** Start Records provided **

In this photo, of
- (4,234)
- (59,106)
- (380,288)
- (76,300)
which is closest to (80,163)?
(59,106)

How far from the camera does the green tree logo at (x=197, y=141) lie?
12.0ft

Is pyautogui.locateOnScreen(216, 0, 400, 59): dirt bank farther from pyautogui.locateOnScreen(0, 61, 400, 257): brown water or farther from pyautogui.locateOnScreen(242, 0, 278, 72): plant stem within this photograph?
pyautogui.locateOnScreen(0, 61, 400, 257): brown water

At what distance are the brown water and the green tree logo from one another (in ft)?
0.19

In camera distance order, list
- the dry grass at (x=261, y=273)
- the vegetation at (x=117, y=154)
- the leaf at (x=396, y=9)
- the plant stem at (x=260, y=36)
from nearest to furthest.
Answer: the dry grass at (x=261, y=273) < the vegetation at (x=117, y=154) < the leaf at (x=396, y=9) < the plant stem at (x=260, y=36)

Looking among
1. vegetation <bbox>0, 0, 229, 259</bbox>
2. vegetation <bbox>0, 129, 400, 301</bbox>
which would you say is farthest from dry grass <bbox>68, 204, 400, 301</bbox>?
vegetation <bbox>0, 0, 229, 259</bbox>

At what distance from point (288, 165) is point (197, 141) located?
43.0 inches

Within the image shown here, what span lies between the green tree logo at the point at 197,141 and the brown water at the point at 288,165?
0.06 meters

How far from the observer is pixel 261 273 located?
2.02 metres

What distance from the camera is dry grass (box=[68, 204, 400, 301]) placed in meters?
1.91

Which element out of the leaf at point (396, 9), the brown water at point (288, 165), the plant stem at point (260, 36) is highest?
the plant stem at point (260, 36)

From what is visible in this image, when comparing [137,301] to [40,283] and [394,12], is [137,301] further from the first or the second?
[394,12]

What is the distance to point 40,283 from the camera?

** End Records provided **

Your objective: Write out the full set of records exactly as given.

Exercise answer:
In this photo, of
- (4,234)
- (59,106)
- (380,288)
- (76,300)
which is closest to (80,163)?
(59,106)

How far from the camera does the green tree logo at (x=197, y=141) lie?
12.0ft

Is pyautogui.locateOnScreen(216, 0, 400, 59): dirt bank farther from pyautogui.locateOnScreen(0, 61, 400, 257): brown water or farther from pyautogui.locateOnScreen(242, 0, 278, 72): plant stem within this photograph?
pyautogui.locateOnScreen(0, 61, 400, 257): brown water

At what distance are the brown water and the green tree logo from one another (in ft)?
0.19

In camera distance order, list
- the dry grass at (x=261, y=273)
- the vegetation at (x=117, y=154)
- the leaf at (x=396, y=9)
- the plant stem at (x=260, y=36)
from nearest to furthest.
Answer: the dry grass at (x=261, y=273) < the vegetation at (x=117, y=154) < the leaf at (x=396, y=9) < the plant stem at (x=260, y=36)

Looking among
1. vegetation <bbox>0, 0, 229, 259</bbox>
2. vegetation <bbox>0, 129, 400, 301</bbox>
which would you say is farthest from dry grass <bbox>68, 204, 400, 301</bbox>?
vegetation <bbox>0, 0, 229, 259</bbox>

At what distance from point (288, 165) is point (197, 141) located?
43.0 inches

Within the image shown here, what span lies between the green tree logo at the point at 197,141 and the brown water at the point at 288,165?
0.06 meters

How far from the observer is pixel 261 273 located?
2.02 metres

What distance from the camera is dry grass (box=[68, 204, 400, 301]) placed in meters?
1.91

Which element out of the leaf at point (396, 9), the brown water at point (288, 165), the plant stem at point (260, 36) is highest?
the plant stem at point (260, 36)

From what is visible in this image, when comparing [137,301] to [40,283] and [394,12], is [137,301] further from the first or the second?
[394,12]

What is the distance to point 40,283 from the camera?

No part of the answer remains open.